▶ _What this task involves_
Go through the entries one line at a time, and gather every line that has the word "burst".

(Stored data)

'''

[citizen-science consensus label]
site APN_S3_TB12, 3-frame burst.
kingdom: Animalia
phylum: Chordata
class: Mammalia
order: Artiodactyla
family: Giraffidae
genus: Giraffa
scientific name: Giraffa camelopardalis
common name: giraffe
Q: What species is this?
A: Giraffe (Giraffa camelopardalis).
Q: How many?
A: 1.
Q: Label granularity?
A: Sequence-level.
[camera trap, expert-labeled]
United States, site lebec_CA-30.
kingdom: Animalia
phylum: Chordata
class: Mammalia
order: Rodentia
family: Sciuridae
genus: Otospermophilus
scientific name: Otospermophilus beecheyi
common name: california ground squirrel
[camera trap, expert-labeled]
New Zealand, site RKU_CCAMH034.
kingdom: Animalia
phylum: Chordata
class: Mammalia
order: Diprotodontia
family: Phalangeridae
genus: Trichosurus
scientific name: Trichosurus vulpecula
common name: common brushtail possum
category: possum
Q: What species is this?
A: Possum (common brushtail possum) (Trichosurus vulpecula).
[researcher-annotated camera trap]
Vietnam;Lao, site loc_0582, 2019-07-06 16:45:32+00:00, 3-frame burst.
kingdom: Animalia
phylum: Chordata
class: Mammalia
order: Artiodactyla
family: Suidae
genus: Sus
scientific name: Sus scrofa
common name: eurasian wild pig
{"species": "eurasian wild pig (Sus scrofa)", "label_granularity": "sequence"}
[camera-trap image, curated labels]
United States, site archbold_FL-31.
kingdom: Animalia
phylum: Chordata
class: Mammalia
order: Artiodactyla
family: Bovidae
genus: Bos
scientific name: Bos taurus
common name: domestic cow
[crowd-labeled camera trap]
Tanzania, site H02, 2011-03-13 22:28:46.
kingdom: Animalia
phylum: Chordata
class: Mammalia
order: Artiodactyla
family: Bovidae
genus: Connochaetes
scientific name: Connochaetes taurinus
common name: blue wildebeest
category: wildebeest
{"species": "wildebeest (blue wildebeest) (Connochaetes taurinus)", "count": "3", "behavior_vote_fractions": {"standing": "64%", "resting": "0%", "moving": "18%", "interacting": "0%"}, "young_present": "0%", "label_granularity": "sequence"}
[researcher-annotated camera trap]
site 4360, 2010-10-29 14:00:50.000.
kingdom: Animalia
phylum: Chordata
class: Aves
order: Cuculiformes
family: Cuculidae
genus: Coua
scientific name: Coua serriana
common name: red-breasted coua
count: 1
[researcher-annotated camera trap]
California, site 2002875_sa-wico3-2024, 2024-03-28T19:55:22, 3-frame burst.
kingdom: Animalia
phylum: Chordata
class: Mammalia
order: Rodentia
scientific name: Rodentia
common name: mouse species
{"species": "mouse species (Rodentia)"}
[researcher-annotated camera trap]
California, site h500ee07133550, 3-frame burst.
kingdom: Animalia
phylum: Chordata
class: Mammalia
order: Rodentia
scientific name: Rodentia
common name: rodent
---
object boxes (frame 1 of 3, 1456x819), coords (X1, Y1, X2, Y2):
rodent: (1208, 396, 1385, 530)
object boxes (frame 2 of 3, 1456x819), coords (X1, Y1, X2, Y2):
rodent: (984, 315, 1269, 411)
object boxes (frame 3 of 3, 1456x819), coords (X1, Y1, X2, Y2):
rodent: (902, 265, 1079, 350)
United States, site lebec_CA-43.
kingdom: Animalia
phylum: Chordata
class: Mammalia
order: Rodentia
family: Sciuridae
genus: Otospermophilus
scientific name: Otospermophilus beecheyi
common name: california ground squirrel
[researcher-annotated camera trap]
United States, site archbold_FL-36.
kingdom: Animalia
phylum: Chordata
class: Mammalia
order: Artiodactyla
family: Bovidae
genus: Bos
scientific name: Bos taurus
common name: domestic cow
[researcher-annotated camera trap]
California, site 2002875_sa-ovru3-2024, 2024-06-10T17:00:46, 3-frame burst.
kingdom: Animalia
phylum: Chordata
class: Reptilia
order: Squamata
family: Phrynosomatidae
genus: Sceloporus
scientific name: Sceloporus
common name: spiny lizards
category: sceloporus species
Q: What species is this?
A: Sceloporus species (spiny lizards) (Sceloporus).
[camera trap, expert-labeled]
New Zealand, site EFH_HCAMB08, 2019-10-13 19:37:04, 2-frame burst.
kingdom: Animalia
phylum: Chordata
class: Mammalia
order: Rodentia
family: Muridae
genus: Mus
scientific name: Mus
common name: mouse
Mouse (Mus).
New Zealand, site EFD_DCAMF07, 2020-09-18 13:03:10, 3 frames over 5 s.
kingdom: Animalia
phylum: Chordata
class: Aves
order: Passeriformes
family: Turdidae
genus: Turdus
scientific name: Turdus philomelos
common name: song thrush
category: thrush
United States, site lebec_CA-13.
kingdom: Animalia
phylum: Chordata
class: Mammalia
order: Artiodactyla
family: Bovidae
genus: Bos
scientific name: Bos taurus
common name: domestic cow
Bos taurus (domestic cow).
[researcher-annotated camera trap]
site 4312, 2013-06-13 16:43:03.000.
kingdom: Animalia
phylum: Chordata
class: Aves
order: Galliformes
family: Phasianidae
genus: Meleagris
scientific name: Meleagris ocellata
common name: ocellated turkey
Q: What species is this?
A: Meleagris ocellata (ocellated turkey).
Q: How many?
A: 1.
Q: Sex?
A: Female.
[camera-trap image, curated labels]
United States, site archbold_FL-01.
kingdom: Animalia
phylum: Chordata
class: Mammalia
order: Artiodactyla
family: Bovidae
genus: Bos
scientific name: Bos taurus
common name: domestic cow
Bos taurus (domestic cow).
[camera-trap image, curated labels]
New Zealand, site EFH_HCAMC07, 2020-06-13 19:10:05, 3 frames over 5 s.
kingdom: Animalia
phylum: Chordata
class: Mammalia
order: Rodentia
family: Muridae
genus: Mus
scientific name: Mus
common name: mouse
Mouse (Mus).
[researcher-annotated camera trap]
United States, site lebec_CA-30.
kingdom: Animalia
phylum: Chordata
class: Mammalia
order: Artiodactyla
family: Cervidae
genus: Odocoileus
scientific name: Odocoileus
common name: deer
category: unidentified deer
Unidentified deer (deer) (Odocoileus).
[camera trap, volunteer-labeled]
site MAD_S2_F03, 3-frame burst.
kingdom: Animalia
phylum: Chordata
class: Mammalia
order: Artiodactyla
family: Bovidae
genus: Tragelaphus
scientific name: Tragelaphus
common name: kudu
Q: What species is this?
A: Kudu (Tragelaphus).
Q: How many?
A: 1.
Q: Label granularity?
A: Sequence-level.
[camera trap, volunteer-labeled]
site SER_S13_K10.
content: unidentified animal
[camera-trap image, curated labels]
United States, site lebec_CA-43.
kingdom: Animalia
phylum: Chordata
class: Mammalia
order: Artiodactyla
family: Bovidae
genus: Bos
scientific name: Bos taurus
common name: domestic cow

'''

▶ _Response area_
site APN_S3_TB12, 3-frame burst.
Vietnam;Lao, site loc_0582, 2019-07-06 16:45:32+00:00, 3-frame burst.
California, site 2002875_sa-wico3-2024, 2024-03-28T19:55:22, 3-frame burst.
California, site h500ee07133550, 3-frame burst.
California, site 2002875_sa-ovru3-2024, 2024-06-10T17:00:46, 3-frame burst.
New Zealand, site EFH_HCAMB08, 2019-10-13 19:37:04, 2-frame burst.
site MAD_S2_F03, 3-frame burst.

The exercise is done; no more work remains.